Cas pleurait. Les larmes coulaient sur ses joues mais il ne semblait pas réellement s'en rendre compte.
-Tu as dit que tu avais été attiré par le mystère… Tu veux savoir ce qui m'a attiré chez toi ?
Dean se laissa glisser doucement dans le fauteuil en face de Castiel, conscient que le moindre contact physique allait refermer le militaire.
-C'est toutes vos ressemblances.
Dean fronça les sourcils. Castiel ferma les yeux et renversa sa tête contre le fauteuil.
-J'ai cru… Pendant un instant… Quand je suis entré dans le bar, et que je t'ai vu, assis là… Pendant un instant j'ai cru que c'est lui. Qu'il était là.
Dean eut alors la sensation qu'une pluie glacée s'abattait sur lui.
-Tu étais assis de la même façon que lui. Et cette manière de boire ta bière… C'était lui.
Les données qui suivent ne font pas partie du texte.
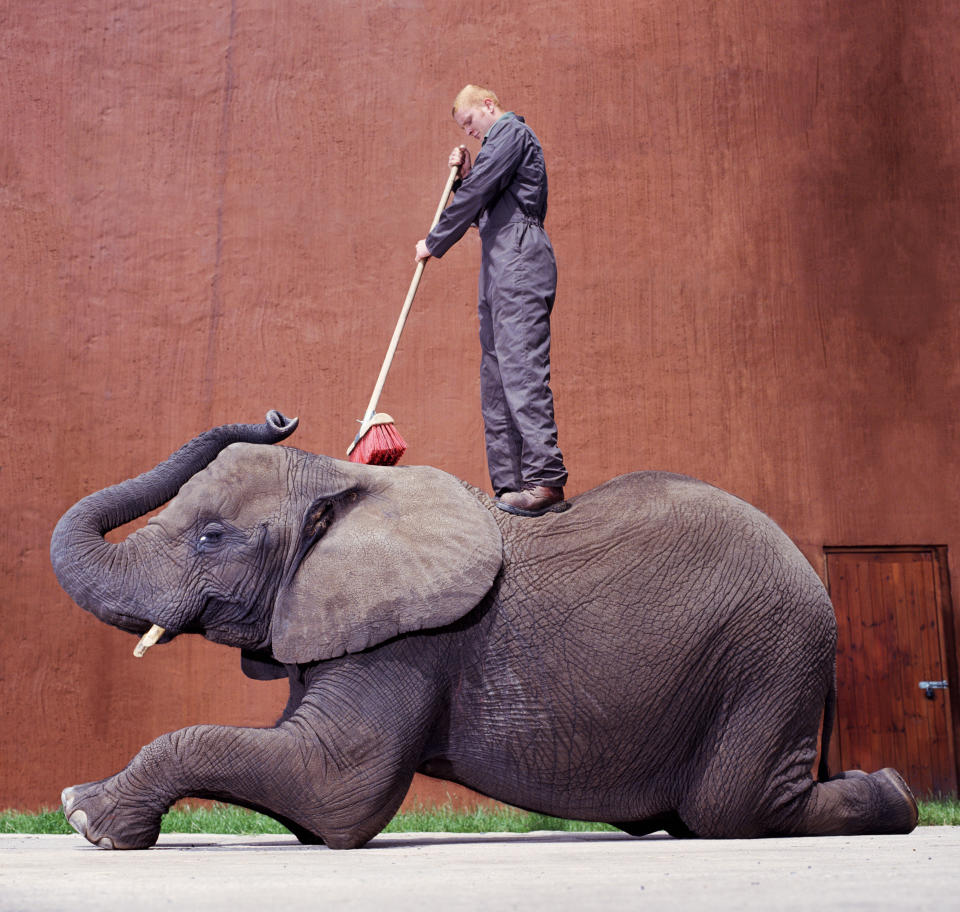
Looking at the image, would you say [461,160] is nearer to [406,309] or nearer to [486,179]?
[486,179]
Il était là, devant moi, pas en train de pourrir sous terre à Wildcat Creek Road1.
Dean vit Cas serrer les dents avant de lâcher.
-Il me manque.
Dean se redressa sur le fauteuil, se rapprochant doucement de Castiel.
-Parle-moi de lui.
Il ne savait pas vraiment pourquoi il voulait à tout prix connaître cet homme mort, ce rival imbattable. Il devrait partir, aller voir Sammy, lui demander des explications, fouiller chez lui. Mais il ne pouvait pas. Il était incapable de bouger. Il savait juste une chose. C'était quitte ou double. Soit Castiel se refermait et il le perdait alors définitivement, soit leur relation faisait un grand pas en avant.
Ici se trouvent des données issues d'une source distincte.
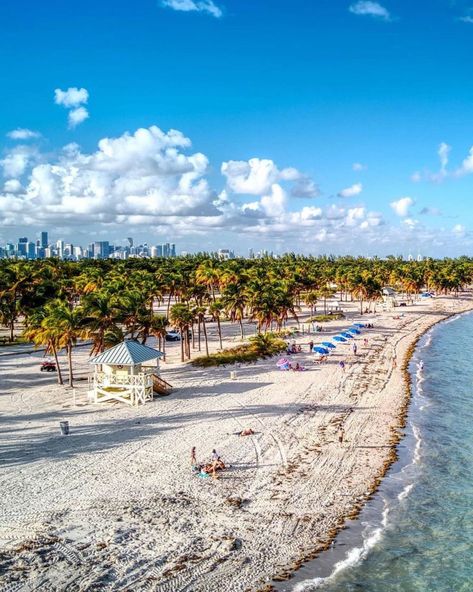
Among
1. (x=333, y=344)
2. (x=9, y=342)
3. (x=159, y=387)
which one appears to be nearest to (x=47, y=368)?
(x=159, y=387)

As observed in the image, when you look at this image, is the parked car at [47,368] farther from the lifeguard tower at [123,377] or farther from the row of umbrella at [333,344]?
the row of umbrella at [333,344]

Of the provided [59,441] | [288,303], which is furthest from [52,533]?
[288,303]

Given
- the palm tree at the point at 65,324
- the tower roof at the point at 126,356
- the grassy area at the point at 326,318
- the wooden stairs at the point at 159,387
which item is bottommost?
the wooden stairs at the point at 159,387

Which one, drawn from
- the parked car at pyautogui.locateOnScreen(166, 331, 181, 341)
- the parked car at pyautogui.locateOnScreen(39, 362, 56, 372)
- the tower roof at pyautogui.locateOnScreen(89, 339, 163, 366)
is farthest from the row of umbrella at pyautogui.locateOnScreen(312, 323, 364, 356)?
the parked car at pyautogui.locateOnScreen(39, 362, 56, 372)

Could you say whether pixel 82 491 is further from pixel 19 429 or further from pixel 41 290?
pixel 41 290

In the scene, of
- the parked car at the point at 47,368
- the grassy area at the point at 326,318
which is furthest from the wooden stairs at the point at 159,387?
the grassy area at the point at 326,318

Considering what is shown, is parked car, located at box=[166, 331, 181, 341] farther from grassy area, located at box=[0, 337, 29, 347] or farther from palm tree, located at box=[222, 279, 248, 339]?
grassy area, located at box=[0, 337, 29, 347]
Castiel ouvrit alors les yeux et Dean fut transpercé par son regard bleu.
-Tu veux que je te parle de Michael ?
Dean hocha la tête. Les mots coinçaient dans sa gorge.
Quitte ou double.
-Pourquoi ?
-Parce que je veux le connaître. Tu tiens à lui. J'veux savoir pourquoi. J'veux savoir en quoi il était si spécial.
Castiel esquissa un sourire, et Dean se rendit compte, avec un pincement au cœur, que jamais il n'avait vu un sourire si sincère, si empreint de nostalgie sur les lèvres de Castiel.
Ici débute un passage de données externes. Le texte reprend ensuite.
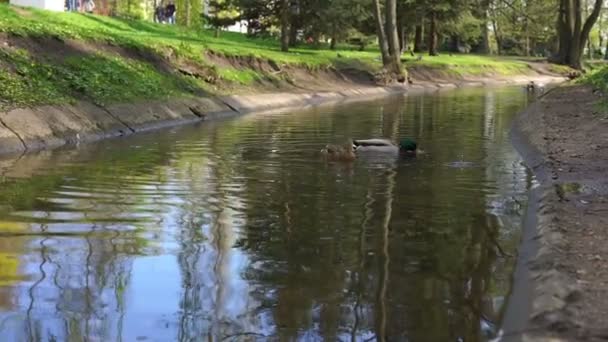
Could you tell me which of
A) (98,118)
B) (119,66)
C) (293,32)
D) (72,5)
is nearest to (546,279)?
(98,118)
-Pas maintenant, murmura le soldat.
Dean sursauta brusquement et regarda Castiel, étonné.
-Quoi ?
-Pas maintenant Dean, je ne peux pas te parler de lui. Pas comme ça. C'est juste… C'est trop tôt. Je n'ai pas eu le droit de le pleurer. Laisse-moi du temps.
Dean sut que quelque chose lui avait échappé, mais il ne savait pas quoi. Castiel ne refusait pas de se confier, ne lui disait pas que ce n'était pas ses affaires. Il lui demandait juste du temps. Et Dean se rendit alors compte, que malgré l'image forte que se donner Castiel, il était dévoré par la peine, par la douleur. Mais il n'était pas fort.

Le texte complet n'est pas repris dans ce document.